# [Текст страницы]

++++++++

Фото: Владимир Яроцкий


Ɔ. Какой должна быть правильная реабилитация больных после операции на печени или поджелудочной?

Патютко: Реабилитация необходима, особенно после операций на печени, если делается обширная резекция. В печени можно удалить шесть сегментов из восьми, оставшихся двух хватает, чтобы выжить. При таких операциях опасен ближайший послеоперационный период, когда может возникнуть печеночная недостаточность — серьезное осложнение. Но сейчас достаточно медикаментов, которые помогают печени справиться с такой большой нагрузкой. Через полгода она регенерирует и достигает прежних размеров. Волшебный орган!

Что касается поджелудочной железы — реабилитация сложнее. Если удаляется большой ее участок, то может начаться диабет, а при полном удалении он просто неизбежен. Больному приходится вводить инсулин. Внешняя секреторная деятельность поджелудочной железы при этом тоже страдает, поэтому больной должен принимать ферменты. Но сейчас препарата Креон обычно хватает, чтобы поддержать углеводный статус и внешнюю секрецию — жить вполне можно.

Иванов: Но надо понимать, что хирургия — большая часть успеха, но в клинике, где делают операции на печени и поджелудочной железе, и анестезиология, и реанимация, и ведение послеоперационного периода должны быть соответствующего уровня.

++++++++

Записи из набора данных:
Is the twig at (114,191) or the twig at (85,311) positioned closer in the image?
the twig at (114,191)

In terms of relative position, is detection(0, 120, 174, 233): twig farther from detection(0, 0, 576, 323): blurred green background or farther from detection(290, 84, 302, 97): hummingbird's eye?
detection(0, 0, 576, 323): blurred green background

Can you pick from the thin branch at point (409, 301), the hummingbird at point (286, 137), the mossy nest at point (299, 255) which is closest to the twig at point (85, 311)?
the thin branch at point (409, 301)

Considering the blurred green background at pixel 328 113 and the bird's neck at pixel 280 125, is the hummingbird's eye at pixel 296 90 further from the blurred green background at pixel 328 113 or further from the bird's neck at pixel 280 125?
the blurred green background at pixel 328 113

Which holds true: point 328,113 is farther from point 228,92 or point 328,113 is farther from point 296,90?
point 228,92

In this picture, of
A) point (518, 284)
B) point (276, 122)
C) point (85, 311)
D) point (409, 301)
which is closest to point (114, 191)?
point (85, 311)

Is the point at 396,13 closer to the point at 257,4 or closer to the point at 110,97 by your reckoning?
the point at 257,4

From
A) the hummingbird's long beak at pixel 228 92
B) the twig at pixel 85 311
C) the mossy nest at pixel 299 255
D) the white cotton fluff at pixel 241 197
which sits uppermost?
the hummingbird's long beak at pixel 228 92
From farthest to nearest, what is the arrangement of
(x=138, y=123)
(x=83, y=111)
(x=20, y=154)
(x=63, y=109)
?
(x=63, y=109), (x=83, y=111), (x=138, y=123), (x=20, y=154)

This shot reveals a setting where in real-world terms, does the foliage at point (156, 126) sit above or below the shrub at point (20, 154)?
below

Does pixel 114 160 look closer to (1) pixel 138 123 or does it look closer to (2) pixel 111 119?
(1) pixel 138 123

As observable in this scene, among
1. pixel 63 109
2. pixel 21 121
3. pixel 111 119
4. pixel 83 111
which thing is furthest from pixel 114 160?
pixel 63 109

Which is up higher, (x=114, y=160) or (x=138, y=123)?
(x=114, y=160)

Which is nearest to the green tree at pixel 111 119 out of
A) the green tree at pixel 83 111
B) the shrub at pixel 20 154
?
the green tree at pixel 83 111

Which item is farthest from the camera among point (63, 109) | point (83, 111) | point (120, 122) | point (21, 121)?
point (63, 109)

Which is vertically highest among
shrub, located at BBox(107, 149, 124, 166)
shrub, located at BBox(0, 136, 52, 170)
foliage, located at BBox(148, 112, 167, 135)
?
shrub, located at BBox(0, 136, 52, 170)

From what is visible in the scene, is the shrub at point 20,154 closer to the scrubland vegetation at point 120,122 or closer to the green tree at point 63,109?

++++++++

Ответьте на вопросы по тексту страницы:
1. Сколько сегментов печени из восьми можно удалить?
2. Через какое время печень регенерирует и достигает прежних размеров?
3. Какого препарата обычно хватает, чтобы поддержать углеводный статус и внешнюю секрецию?
Отвечайте, опираясь только на текст страницы.

1. Шесть сегментов.
2. Через полгода.
3. Креона.